Caterina, invece, non rispose nemmeno. Spostava solo gli occhi lucidi da Nicola all'ostetrica, in preda a quello che Nicola avrebbe definito puro panico.

-Ora la porteremo in sala parto e la prepareremo- spiegò l'ostetrica, con lo stesso tono di voce calmo e disponibile che aveva mantenuto per tutta la nottata – E poi ... Beh, seguiremo il corso degli eventi-.

Nicola annuì, senza troppo entusiasmo. Era dolorosa l'idea di doversi separare da Caterina, e forse avrebbe voluto rimandare ancora un po' il momento del parto. Forse non si sentiva del tutto pronto, ma allo stesso tempo dubitava anche che lo sarebbe stato mai del tutto.

-Vado ad avvisare la ginecologa e l'altra ostetrica- riprese a parlare la donna, rivolgendosi direttamente a Nicola – Ci metterò un attimo. Vi lascio da soli, nel frattempo-.

Nicola la sentì camminare verso la porta della sala, e richiuderla dietro di sé. Non aveva sperato in una simile occasione – un ultimo attimo da solo con Caterina-, e gli sembrava perfino irreale ritrovarsi a viverla sul serio.

-Io tra poco dovrò andare- si avvicinò ulteriormente a lei, carezzandole piano i capelli scompigliati, cercando di trasmetterle più forza possibile – Andrà tutto bene, lo sai?-.

Caterina lo fissò per lunghi attimi; una lacrima le scivolò lungo la guancia, ma non si curò nemmeno di asciugarla.

-Ho paura- mormorò flebilmente, e con una tale sincerità che a Nicola si strinse il cuore.

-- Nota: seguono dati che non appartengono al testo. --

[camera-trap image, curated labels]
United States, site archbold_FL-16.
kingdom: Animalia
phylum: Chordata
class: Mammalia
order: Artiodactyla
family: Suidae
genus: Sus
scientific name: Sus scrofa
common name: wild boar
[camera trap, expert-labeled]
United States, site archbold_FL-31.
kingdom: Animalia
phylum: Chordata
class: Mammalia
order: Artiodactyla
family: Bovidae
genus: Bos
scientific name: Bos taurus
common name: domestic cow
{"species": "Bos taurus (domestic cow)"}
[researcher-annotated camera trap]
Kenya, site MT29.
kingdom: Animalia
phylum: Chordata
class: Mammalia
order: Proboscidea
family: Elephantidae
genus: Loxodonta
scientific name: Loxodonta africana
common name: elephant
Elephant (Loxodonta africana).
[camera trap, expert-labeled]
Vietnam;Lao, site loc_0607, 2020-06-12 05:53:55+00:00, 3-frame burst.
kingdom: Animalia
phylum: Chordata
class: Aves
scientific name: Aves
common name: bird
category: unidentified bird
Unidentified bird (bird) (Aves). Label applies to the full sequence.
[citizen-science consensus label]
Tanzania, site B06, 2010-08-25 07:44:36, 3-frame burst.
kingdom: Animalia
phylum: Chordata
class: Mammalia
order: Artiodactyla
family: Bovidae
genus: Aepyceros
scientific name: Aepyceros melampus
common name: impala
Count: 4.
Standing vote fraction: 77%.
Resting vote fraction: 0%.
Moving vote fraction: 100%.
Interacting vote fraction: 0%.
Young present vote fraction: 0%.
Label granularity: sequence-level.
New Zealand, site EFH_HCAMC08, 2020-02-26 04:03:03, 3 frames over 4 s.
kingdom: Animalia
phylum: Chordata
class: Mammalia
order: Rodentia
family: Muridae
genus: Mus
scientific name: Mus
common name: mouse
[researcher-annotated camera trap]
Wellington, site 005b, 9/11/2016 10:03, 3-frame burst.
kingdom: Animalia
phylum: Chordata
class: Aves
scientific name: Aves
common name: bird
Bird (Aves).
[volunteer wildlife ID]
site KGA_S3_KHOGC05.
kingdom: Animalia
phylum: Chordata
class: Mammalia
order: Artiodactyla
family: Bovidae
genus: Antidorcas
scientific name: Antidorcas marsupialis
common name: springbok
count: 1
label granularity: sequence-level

Si ritrovò a pensare che, nonostante tutto, in quel momento riusciva a capire benissimo come doveva sentirsi.

-Anche io- le baciò piano la fronte sudata, rimanendo con le labbra poggiate sulla pelle accaldata per un tempo imprecisato – Anche io-.

Non si era mai sentito così tanto un pesce fuor d'acqua come in quel momento. Nella sala d'attesa dell'ospedale, raggiunta dopo aver attraversato il lungo corridoio del reparto, vigeva un'insolita calma quasi irreale.